• [The problem]
Locate every line in the stored data below that contains the word "shown" and copy each of those lines.

[Stored data]
——
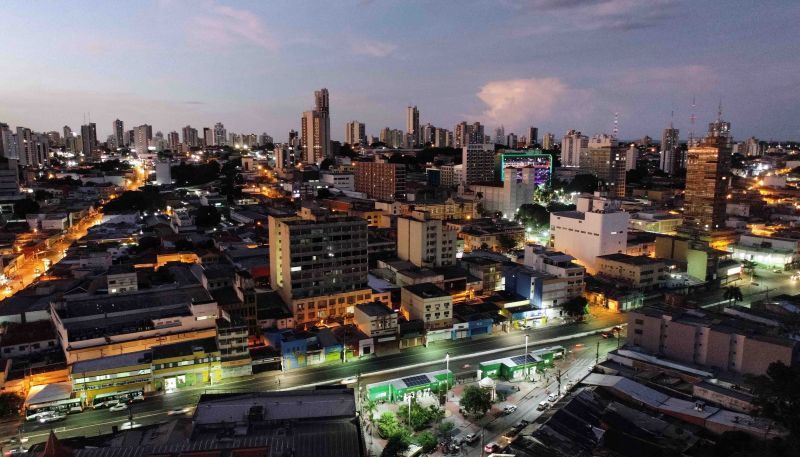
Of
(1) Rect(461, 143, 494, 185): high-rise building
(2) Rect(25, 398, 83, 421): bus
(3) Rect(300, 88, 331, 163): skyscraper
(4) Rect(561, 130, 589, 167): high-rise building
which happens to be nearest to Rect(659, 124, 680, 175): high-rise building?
(4) Rect(561, 130, 589, 167): high-rise building

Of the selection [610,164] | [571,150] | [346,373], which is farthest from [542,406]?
[571,150]

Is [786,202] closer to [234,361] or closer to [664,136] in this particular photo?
[664,136]

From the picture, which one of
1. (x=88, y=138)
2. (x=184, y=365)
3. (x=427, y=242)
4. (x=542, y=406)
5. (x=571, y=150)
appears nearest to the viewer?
(x=542, y=406)

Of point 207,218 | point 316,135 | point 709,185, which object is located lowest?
point 207,218

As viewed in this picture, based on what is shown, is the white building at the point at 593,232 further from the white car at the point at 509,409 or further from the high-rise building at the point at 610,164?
the high-rise building at the point at 610,164

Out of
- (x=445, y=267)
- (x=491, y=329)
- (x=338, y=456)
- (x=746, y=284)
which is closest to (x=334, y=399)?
(x=338, y=456)

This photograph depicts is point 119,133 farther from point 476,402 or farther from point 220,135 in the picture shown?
point 476,402

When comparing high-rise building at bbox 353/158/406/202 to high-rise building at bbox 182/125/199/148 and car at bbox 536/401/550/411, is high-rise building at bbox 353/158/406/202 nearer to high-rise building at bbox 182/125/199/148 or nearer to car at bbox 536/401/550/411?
car at bbox 536/401/550/411
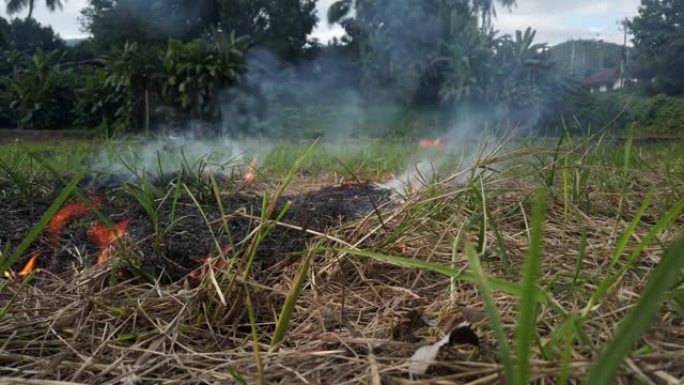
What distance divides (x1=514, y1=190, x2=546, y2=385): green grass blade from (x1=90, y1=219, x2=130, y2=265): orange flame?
3.08ft

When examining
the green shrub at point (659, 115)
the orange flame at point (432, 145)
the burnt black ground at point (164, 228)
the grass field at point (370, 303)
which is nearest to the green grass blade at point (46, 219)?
the grass field at point (370, 303)

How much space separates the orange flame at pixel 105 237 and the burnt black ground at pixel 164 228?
0.02m

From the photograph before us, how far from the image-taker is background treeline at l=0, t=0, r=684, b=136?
9.58 meters

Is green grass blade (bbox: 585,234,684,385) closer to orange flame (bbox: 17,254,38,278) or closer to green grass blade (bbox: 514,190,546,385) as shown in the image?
green grass blade (bbox: 514,190,546,385)

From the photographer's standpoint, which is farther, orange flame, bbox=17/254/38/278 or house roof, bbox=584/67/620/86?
house roof, bbox=584/67/620/86

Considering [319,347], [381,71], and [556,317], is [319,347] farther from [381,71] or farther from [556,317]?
[381,71]

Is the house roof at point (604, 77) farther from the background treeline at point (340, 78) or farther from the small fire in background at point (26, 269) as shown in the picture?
the small fire in background at point (26, 269)

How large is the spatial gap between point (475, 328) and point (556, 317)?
0.37 feet

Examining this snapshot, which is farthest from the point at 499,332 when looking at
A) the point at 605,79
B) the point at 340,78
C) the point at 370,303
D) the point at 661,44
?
the point at 605,79

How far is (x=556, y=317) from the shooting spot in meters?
0.72

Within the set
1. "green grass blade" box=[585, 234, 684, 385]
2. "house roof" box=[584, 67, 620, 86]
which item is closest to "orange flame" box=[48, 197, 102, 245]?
"green grass blade" box=[585, 234, 684, 385]

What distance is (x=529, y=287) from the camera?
0.40 m

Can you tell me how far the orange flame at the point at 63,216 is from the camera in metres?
1.37

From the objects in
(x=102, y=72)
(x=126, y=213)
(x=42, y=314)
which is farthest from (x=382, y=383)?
(x=102, y=72)
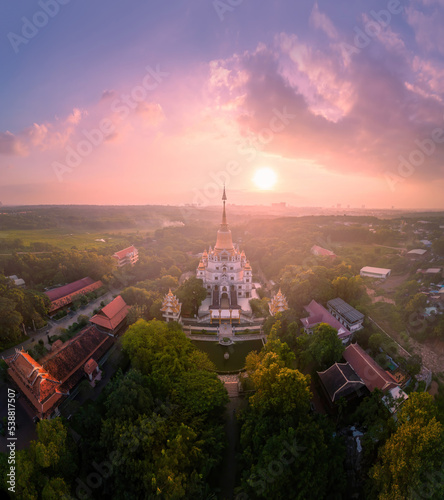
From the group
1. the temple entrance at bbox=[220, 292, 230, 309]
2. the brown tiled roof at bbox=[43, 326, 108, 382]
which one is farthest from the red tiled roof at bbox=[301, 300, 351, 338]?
the brown tiled roof at bbox=[43, 326, 108, 382]

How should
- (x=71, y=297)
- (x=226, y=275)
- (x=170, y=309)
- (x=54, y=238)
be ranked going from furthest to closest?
1. (x=54, y=238)
2. (x=226, y=275)
3. (x=71, y=297)
4. (x=170, y=309)

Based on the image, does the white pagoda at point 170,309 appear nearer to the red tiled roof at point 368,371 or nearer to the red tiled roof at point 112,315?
the red tiled roof at point 112,315

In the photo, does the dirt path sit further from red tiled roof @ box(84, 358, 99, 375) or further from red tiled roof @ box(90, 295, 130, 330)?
red tiled roof @ box(90, 295, 130, 330)

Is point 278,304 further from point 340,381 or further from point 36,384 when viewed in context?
point 36,384

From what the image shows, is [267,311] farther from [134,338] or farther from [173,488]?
[173,488]

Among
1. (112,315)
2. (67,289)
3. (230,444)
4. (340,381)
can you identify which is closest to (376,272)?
(340,381)

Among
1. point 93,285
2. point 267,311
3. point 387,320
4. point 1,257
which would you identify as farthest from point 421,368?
point 1,257

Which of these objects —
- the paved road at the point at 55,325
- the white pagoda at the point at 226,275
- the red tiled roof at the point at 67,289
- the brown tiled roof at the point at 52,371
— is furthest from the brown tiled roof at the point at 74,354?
the white pagoda at the point at 226,275
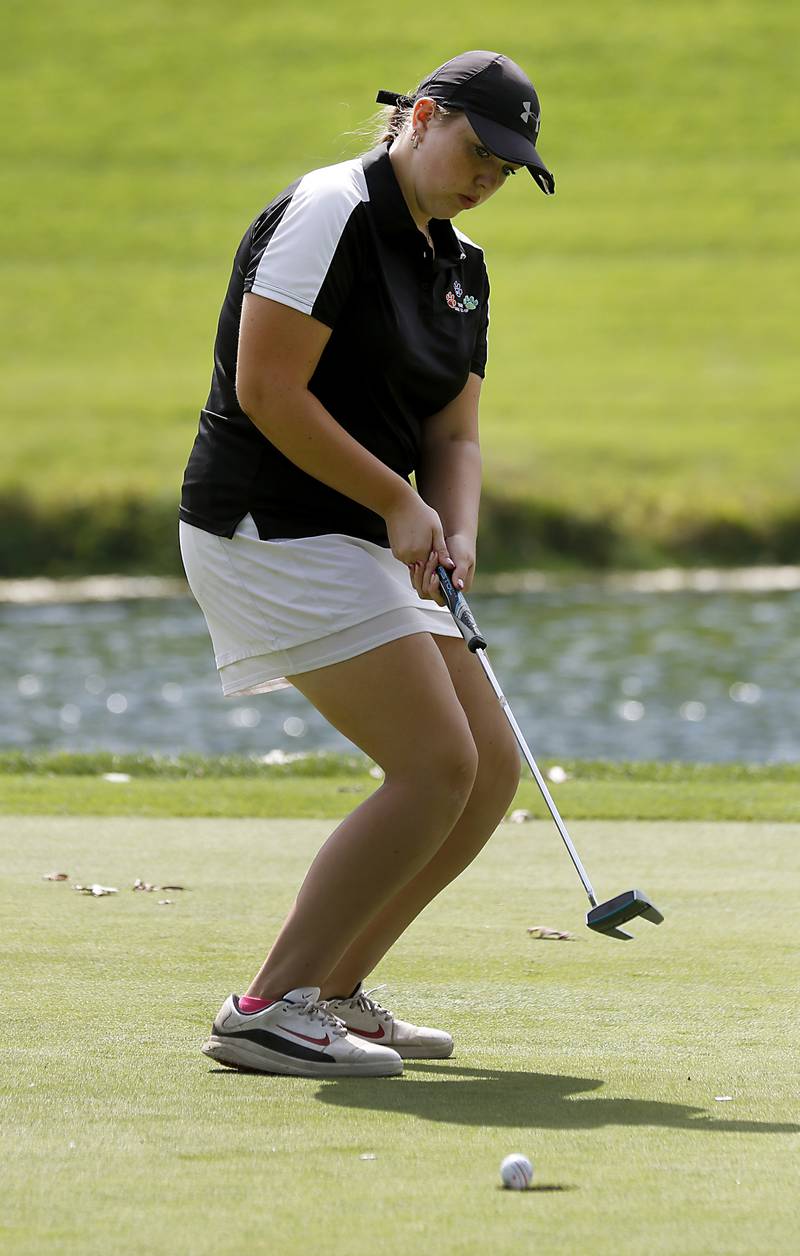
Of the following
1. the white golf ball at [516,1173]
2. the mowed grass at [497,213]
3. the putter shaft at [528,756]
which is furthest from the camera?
the mowed grass at [497,213]

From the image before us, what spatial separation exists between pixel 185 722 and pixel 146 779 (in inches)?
312

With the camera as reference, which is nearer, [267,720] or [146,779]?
[146,779]

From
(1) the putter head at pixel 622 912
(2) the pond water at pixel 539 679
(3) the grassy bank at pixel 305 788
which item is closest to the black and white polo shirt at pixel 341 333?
(1) the putter head at pixel 622 912

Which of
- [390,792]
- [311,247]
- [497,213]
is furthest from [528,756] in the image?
[497,213]

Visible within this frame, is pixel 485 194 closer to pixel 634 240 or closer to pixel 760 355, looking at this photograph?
pixel 760 355

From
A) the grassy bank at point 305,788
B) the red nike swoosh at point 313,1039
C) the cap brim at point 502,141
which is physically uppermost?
the cap brim at point 502,141

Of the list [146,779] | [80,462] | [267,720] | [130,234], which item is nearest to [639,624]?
[267,720]

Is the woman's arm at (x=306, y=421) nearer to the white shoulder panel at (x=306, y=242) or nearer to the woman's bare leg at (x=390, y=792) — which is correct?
the white shoulder panel at (x=306, y=242)

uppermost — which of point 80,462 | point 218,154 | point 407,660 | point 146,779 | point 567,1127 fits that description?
point 407,660

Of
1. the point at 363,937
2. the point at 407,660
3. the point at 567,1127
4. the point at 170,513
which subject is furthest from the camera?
the point at 170,513

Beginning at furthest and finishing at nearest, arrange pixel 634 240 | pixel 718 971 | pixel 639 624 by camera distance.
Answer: pixel 634 240 → pixel 639 624 → pixel 718 971

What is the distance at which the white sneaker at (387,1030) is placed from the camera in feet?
12.1

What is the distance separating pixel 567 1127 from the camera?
3.05 metres

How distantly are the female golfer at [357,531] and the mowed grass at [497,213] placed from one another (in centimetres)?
2920
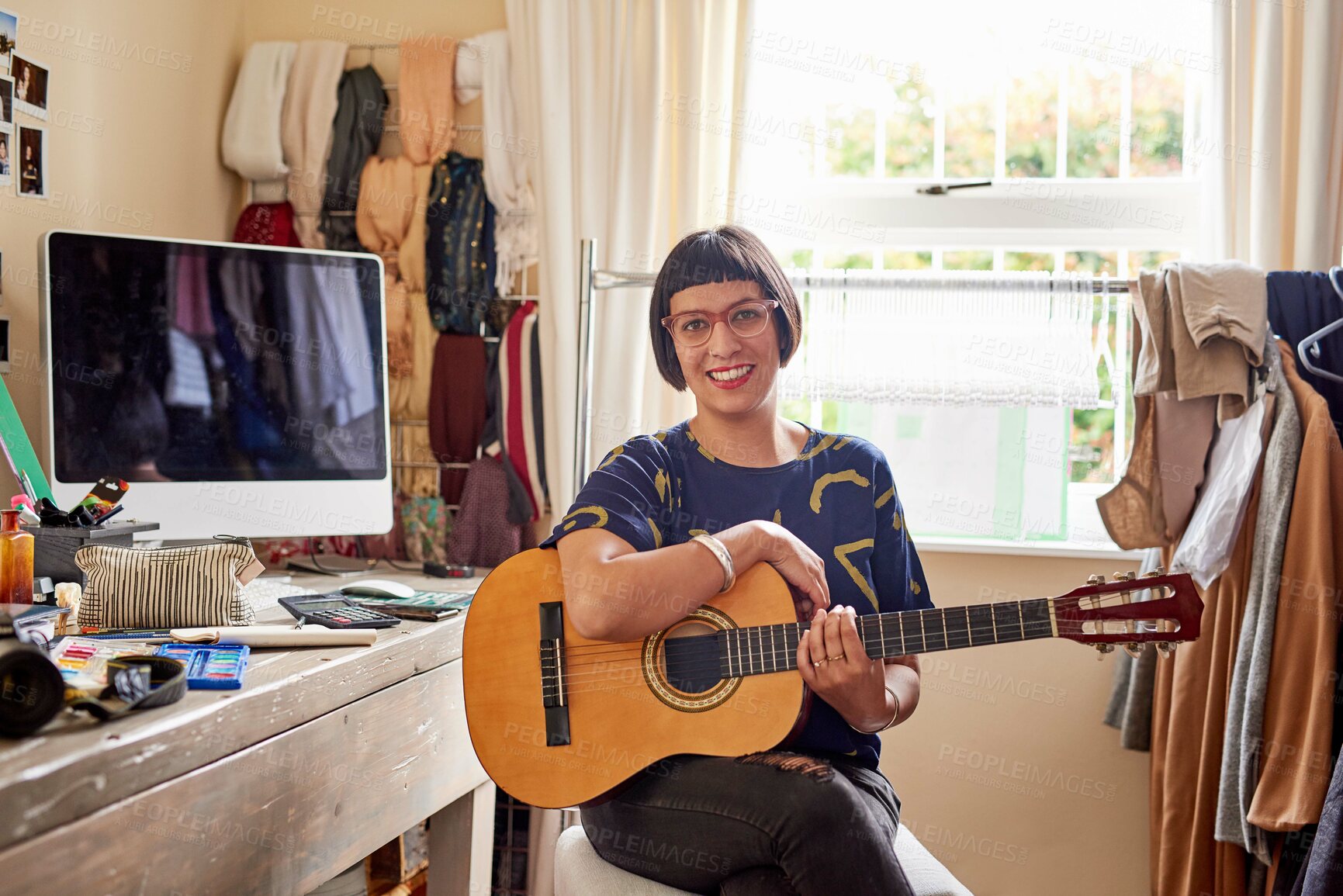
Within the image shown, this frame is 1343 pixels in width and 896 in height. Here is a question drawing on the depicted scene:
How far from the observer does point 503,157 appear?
2262 mm

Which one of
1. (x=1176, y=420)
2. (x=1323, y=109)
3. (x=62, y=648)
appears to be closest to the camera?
(x=62, y=648)

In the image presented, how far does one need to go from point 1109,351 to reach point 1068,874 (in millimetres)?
1126

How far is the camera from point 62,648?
1.16 metres

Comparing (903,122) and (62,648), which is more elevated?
(903,122)

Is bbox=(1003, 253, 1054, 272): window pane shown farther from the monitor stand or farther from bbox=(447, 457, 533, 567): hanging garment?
the monitor stand

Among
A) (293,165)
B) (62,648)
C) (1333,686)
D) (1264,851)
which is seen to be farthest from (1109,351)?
(62,648)

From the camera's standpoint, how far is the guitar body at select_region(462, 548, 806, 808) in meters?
1.23

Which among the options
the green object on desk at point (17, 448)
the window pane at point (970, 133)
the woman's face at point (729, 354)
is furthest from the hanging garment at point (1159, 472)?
the green object on desk at point (17, 448)

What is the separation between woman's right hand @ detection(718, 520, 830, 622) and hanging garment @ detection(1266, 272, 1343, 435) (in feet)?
3.39

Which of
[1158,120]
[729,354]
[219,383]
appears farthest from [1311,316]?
[219,383]

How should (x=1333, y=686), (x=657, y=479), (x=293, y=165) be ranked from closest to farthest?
1. (x=657, y=479)
2. (x=1333, y=686)
3. (x=293, y=165)

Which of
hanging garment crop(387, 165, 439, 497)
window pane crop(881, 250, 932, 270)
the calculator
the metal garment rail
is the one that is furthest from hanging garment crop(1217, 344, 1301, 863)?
hanging garment crop(387, 165, 439, 497)

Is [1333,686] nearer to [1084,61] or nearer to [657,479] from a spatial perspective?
[657,479]

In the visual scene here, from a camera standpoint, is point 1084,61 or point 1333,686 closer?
point 1333,686
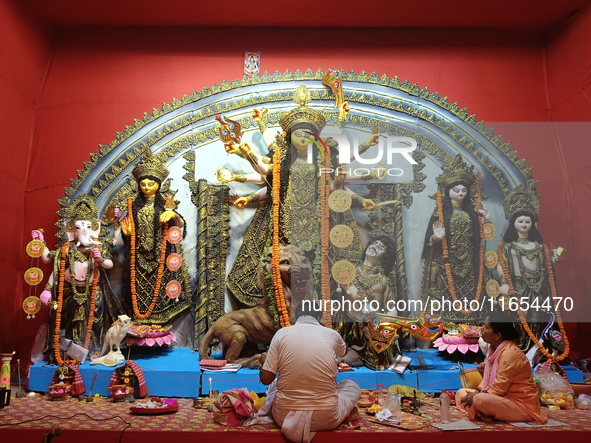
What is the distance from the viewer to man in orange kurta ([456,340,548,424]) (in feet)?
13.1

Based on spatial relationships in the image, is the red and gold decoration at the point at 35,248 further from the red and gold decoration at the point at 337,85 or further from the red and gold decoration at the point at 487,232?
the red and gold decoration at the point at 487,232

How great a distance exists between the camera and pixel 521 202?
602 centimetres

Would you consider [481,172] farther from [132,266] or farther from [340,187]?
[132,266]

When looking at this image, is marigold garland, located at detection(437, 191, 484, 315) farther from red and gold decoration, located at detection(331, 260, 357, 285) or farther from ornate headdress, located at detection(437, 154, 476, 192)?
red and gold decoration, located at detection(331, 260, 357, 285)

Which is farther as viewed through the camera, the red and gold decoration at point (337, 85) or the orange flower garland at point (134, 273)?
the red and gold decoration at point (337, 85)

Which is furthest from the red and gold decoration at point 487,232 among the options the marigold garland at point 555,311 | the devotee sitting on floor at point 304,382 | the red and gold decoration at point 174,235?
the red and gold decoration at point 174,235

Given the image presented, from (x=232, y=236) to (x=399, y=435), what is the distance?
3294 mm

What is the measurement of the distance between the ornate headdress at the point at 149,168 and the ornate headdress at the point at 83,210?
0.59m

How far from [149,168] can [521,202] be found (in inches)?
170

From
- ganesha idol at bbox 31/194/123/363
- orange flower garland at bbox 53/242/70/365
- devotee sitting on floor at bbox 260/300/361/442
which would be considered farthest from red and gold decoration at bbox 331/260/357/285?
orange flower garland at bbox 53/242/70/365

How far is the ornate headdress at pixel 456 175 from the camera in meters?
6.04

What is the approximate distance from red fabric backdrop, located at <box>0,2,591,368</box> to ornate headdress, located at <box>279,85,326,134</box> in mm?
835

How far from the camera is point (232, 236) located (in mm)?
6355

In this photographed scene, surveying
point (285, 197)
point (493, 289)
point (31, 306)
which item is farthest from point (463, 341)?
point (31, 306)
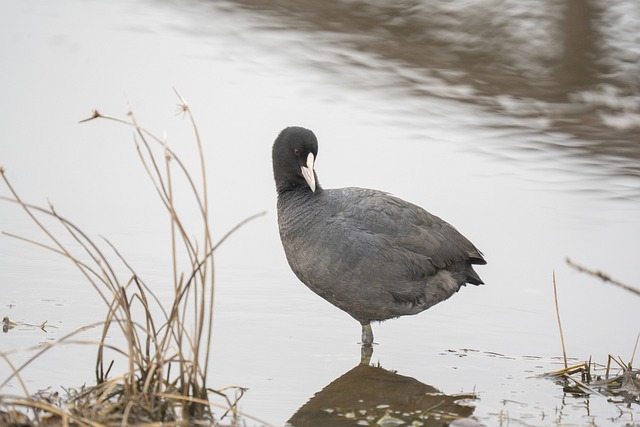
——
• [Expected answer]
As viewed in this picture, based on what is shown, is the white building at the point at 593,232 further from the white car at the point at 509,409 or further from the high-rise building at the point at 610,164?
This photograph depicts is point 119,133 farther from point 476,402 or farther from point 220,135 in the picture shown?
Is green grass blade (bbox: 585,234,684,385) closer to orange flame (bbox: 17,254,38,278) or closer to green grass blade (bbox: 514,190,546,385) as shown in the image?
Is the house roof at point (604, 77) farther from the background treeline at point (340, 78) or farther from the small fire in background at point (26, 269) as shown in the picture?
Within the image shown, this frame is 1343 pixels in width and 896 in height. Here is a question drawing on the depicted scene:
Is bbox=(1003, 253, 1054, 272): window pane shown farther from the monitor stand or farther from bbox=(447, 457, 533, 567): hanging garment?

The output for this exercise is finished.